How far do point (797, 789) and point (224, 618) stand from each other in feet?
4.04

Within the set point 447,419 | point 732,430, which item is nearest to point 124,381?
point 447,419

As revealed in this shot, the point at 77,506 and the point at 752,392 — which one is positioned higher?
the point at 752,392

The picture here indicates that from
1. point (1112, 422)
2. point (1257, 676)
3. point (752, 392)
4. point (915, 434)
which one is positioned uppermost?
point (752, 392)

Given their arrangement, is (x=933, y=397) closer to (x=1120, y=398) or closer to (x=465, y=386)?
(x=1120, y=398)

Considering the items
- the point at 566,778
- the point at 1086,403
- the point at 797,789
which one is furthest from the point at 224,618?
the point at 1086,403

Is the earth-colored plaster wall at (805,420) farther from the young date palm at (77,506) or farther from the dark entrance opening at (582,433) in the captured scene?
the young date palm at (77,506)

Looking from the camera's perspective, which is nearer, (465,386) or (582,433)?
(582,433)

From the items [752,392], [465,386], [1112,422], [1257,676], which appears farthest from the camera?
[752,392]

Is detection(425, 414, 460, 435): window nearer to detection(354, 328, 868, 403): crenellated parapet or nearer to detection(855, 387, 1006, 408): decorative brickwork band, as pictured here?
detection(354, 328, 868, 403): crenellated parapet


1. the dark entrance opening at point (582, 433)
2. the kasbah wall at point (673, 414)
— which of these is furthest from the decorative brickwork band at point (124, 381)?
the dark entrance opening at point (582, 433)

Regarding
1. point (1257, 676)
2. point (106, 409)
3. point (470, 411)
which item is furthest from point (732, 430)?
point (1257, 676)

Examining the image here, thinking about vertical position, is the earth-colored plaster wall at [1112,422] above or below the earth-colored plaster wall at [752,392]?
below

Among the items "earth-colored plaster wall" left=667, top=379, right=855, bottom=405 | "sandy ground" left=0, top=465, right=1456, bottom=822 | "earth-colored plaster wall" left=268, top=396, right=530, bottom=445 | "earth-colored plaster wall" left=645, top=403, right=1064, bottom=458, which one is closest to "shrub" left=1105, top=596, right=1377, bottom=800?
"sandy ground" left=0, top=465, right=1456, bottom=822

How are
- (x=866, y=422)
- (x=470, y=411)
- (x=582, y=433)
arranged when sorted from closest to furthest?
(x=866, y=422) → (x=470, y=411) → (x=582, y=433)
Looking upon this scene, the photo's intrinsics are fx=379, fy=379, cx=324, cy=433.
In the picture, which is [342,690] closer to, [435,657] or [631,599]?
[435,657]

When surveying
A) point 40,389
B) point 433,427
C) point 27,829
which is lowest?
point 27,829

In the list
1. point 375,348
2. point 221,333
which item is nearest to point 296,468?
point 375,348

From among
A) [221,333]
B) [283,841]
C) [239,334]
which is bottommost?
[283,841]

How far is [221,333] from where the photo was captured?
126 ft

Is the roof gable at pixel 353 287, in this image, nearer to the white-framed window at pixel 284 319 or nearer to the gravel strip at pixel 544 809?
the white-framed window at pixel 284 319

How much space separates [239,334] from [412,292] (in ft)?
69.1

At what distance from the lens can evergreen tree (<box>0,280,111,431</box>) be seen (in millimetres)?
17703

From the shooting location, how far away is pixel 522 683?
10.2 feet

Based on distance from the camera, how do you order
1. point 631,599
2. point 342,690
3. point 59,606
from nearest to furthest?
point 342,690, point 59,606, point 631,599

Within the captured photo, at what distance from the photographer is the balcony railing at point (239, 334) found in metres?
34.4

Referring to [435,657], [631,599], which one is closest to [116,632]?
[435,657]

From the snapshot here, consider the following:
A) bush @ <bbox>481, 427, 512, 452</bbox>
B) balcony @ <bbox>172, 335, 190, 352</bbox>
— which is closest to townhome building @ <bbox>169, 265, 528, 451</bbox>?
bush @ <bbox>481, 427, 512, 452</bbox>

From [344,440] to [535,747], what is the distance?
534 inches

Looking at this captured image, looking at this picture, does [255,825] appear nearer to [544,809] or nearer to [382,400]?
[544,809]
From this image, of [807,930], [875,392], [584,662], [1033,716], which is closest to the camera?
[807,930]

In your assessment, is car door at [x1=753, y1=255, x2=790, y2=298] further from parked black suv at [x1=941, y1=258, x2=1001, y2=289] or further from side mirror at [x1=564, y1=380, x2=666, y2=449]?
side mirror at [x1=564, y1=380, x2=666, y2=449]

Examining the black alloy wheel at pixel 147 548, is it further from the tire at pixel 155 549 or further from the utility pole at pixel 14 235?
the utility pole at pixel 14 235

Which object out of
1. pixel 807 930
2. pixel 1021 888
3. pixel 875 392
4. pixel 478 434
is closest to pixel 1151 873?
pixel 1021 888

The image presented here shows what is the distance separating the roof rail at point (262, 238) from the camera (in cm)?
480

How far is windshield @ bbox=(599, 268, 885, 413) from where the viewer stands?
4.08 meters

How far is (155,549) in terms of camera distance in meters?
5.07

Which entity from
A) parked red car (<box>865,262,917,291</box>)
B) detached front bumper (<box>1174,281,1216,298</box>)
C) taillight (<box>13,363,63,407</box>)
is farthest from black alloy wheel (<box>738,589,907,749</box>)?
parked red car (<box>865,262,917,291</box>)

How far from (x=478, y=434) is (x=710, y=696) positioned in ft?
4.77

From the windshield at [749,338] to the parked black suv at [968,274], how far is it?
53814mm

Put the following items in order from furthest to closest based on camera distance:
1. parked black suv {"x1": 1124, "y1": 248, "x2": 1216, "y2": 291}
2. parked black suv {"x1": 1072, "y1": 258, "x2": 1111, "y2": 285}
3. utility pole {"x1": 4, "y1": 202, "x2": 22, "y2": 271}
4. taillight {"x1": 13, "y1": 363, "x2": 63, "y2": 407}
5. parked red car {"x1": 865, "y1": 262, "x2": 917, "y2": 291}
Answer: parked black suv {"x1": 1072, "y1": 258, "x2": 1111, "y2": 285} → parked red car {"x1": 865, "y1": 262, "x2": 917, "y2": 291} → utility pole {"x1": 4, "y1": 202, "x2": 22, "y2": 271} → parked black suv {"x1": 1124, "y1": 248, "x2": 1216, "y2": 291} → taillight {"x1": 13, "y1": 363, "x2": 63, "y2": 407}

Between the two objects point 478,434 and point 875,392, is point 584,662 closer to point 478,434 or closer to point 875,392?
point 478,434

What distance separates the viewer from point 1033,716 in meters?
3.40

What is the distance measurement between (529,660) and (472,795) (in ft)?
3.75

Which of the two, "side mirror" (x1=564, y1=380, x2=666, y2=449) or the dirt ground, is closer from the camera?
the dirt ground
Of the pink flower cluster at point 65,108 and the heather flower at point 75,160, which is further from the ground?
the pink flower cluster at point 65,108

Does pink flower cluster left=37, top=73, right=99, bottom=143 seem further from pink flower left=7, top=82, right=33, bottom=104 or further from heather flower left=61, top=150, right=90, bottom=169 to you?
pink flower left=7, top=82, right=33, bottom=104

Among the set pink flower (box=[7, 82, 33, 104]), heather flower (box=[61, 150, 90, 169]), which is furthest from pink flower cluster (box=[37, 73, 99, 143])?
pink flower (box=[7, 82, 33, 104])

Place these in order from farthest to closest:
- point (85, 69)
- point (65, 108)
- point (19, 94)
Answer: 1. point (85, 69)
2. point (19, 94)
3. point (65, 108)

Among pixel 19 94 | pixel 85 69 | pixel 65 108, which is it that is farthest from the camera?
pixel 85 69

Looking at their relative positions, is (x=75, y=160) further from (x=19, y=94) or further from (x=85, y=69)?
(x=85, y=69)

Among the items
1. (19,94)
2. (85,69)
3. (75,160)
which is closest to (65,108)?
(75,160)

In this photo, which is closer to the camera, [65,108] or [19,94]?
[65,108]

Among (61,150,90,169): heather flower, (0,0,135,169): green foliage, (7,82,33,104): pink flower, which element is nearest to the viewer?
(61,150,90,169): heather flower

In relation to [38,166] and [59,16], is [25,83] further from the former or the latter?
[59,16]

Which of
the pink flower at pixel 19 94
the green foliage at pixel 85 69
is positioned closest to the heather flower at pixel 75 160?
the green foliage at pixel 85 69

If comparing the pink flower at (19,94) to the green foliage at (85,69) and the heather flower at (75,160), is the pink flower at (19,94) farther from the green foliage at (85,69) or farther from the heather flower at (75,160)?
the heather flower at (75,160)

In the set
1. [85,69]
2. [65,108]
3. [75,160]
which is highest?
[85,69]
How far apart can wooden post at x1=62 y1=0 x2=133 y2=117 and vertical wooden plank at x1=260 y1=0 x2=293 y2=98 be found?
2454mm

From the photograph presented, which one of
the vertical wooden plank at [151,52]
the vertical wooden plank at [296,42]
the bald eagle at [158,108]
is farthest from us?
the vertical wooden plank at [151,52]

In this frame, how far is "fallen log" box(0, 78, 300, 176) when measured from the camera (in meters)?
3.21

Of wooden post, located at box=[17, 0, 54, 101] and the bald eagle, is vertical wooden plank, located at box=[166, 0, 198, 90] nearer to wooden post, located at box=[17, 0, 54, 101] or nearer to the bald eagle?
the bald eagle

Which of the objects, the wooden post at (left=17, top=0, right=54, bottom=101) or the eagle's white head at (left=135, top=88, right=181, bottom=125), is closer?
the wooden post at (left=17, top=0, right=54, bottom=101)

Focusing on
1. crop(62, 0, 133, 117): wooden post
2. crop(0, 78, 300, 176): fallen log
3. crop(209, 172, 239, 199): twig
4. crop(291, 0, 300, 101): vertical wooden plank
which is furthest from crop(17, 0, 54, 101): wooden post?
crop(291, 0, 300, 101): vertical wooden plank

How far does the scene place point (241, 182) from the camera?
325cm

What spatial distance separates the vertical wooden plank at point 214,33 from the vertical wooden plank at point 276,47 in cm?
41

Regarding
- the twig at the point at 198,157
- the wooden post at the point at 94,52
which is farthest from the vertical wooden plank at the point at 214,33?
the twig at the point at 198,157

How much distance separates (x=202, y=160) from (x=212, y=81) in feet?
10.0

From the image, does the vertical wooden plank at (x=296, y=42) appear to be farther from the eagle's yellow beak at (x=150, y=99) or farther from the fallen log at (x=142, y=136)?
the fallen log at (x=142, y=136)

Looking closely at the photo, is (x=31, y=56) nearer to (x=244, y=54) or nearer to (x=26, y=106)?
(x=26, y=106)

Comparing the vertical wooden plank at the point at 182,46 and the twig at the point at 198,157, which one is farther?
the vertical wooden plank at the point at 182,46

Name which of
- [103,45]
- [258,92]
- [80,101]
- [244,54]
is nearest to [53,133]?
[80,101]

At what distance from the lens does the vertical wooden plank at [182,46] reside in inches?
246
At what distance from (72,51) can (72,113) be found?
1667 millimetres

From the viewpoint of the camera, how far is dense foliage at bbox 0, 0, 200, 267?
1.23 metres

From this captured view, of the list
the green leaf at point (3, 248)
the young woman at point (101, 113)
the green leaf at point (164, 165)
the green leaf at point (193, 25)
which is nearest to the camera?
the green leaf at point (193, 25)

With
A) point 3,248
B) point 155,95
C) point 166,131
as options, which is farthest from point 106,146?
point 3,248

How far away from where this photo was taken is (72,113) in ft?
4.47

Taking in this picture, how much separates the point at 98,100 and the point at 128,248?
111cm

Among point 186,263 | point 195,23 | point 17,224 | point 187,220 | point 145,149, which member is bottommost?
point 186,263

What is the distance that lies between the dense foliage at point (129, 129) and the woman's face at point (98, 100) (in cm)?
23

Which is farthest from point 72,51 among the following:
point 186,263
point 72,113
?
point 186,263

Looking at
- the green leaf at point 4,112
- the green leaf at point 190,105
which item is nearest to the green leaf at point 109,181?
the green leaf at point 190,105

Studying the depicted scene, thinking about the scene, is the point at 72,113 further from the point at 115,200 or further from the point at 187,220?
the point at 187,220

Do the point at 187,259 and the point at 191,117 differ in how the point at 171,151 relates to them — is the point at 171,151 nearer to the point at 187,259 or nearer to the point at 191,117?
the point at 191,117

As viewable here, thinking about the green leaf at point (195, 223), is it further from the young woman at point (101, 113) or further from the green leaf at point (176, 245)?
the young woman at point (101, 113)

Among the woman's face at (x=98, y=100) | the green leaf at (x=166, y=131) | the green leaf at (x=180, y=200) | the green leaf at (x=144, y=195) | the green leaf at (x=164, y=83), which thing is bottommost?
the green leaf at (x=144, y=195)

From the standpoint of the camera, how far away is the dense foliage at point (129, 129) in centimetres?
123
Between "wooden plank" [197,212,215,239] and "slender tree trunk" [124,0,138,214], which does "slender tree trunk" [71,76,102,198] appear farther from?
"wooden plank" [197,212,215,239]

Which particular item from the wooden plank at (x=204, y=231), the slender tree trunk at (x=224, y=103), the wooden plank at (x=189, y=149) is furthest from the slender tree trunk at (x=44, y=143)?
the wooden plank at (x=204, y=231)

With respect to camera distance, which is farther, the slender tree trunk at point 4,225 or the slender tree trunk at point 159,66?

:::

Description of the task: Retype nothing except the lines from the line holding "Studying the depicted" through the last line of the entries, both included.

Answer for the task:
Studying the depicted scene, thinking about the scene, is the point at 72,113 further from the point at 115,200 or further from the point at 187,220?
the point at 187,220

Do the point at 187,259 and the point at 191,117 differ in how the point at 171,151 relates to them — is the point at 171,151 nearer to the point at 187,259 or nearer to the point at 191,117?
the point at 191,117

As viewable here, thinking about the green leaf at point (195, 223), is it further from the young woman at point (101, 113) or further from the green leaf at point (176, 245)?
the young woman at point (101, 113)

Among the woman's face at (x=98, y=100) | the green leaf at (x=166, y=131) | the green leaf at (x=180, y=200) | the green leaf at (x=144, y=195) | the green leaf at (x=164, y=83), which thing is bottommost?
the green leaf at (x=144, y=195)

From the standpoint of the camera, how far away is the dense foliage at point (129, 129) in centimetres?
123
Between "wooden plank" [197,212,215,239] and "slender tree trunk" [124,0,138,214], which does "slender tree trunk" [71,76,102,198] appear farther from?
"wooden plank" [197,212,215,239]

Which particular item from the wooden plank at (x=204, y=231), the slender tree trunk at (x=224, y=103), the wooden plank at (x=189, y=149) is furthest from the slender tree trunk at (x=44, y=143)?
the wooden plank at (x=204, y=231)

With respect to camera distance, which is farther, the slender tree trunk at point 4,225 or the slender tree trunk at point 159,66?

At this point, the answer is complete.